In short, whether variable or immutable variables, as long as the entire variable is assigned, Python applies a new area in memory, stores the new value in that area, and then changes the reference of the immutable variable to point to the new area of memory; if an element in the variable variable is assigned, the detachment results in a change in the element and not in a change in the parent object.
3. Deep Copy Vs Shallow Copy
() shallow copy
() deep copy
A shallow copy is a newly created object of the same type as the original object, but its contents are references to elements of the original object. The copied object itself is new, but the contents are not.

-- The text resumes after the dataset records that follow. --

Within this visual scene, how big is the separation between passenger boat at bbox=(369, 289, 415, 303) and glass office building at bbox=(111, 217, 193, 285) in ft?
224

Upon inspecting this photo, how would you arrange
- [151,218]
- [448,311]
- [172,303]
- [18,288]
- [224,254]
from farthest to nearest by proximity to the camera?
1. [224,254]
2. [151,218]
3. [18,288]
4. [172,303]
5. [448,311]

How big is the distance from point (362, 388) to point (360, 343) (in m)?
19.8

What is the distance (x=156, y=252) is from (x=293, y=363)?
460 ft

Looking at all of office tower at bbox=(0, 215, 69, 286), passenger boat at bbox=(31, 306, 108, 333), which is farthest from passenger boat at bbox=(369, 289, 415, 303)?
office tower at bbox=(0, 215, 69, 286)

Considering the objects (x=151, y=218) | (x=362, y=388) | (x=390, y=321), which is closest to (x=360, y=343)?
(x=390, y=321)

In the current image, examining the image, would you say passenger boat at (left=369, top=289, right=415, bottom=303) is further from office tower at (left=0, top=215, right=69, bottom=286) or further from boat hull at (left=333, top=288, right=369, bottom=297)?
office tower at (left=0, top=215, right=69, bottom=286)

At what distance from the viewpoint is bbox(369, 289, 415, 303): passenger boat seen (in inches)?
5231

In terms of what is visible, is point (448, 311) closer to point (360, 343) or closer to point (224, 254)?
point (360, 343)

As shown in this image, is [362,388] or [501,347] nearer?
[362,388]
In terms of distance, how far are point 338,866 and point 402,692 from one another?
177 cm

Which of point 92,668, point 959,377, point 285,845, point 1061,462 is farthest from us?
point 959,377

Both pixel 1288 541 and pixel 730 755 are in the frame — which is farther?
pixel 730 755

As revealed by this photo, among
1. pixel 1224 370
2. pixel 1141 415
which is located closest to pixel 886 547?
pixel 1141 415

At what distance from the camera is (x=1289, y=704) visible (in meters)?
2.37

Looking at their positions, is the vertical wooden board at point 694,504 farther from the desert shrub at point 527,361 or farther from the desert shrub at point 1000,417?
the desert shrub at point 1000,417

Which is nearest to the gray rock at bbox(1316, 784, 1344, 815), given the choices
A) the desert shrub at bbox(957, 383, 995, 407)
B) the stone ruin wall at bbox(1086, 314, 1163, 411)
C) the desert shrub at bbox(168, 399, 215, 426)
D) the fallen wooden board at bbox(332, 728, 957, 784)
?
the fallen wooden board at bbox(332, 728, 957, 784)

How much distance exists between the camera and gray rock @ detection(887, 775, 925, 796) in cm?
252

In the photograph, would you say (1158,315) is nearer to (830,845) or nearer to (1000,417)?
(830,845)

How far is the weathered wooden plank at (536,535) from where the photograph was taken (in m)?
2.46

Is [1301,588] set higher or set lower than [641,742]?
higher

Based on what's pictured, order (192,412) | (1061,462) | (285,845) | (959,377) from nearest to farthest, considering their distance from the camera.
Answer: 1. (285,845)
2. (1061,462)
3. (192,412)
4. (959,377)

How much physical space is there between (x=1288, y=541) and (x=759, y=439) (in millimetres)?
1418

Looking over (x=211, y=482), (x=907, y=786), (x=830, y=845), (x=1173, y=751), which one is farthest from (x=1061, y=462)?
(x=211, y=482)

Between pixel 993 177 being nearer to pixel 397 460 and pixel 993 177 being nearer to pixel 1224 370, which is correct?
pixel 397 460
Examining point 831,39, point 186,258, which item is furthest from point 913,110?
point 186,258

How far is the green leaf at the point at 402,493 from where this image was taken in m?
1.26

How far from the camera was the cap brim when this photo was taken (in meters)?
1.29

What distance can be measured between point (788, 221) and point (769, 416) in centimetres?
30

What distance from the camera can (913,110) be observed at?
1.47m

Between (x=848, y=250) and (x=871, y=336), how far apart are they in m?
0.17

If the elements of the original object contain a list, dict, or object instead of a basic data structure, then a change in the contents of the list, dict, or object by either the original object or the copied object will cause both to change.
Deep copy is an exact copy of the original object, including copies of subobjects inside the object, so the copy object and the original object are completely independent of each other, and changes to either side will not have any effect on the other.
>>> import copy >>> list = [1, 2, [3, 4]] >>> copy_list = (list) >>> deepcopy_list = (list) >>> >>> id(list) 44454296 >>> id(copy_list) 44515736 >>> id(deepcopy_list) 44455736 >>> >>> for k in list: ... print id(k) 43338088 43338076 44430120 >>> for k in copy_list: ... print id(k) 43338088 43338076 44430120 # The contents of the copy object are exactly the same as the original object >>> for k in deepcopy_list: ... print id(k) 43338088 43338076 44457456 # The contents of the deepcopy object are different from the original: the ids of the list elements are different; the ids of the numeric elements are the same, because all references to variables with the same number are the same. >>> >>> list[2][0] = 30 >>> list [1, 2, [30, 4]] >>> copy_list [1, 2, [30, 4]] # A change in an element in a child of the original object causes the same change in the copy object >>> deepcopy_list [1, 2, [3, 4]] # Changes to elements in a child object of the original object do not cause the same changes to occur in the deepcopy object.
Above this Python's object passing and the use of the Copy function in detail is all I have to share with you, I hope to be able to give you a reference, and I hope you support me more.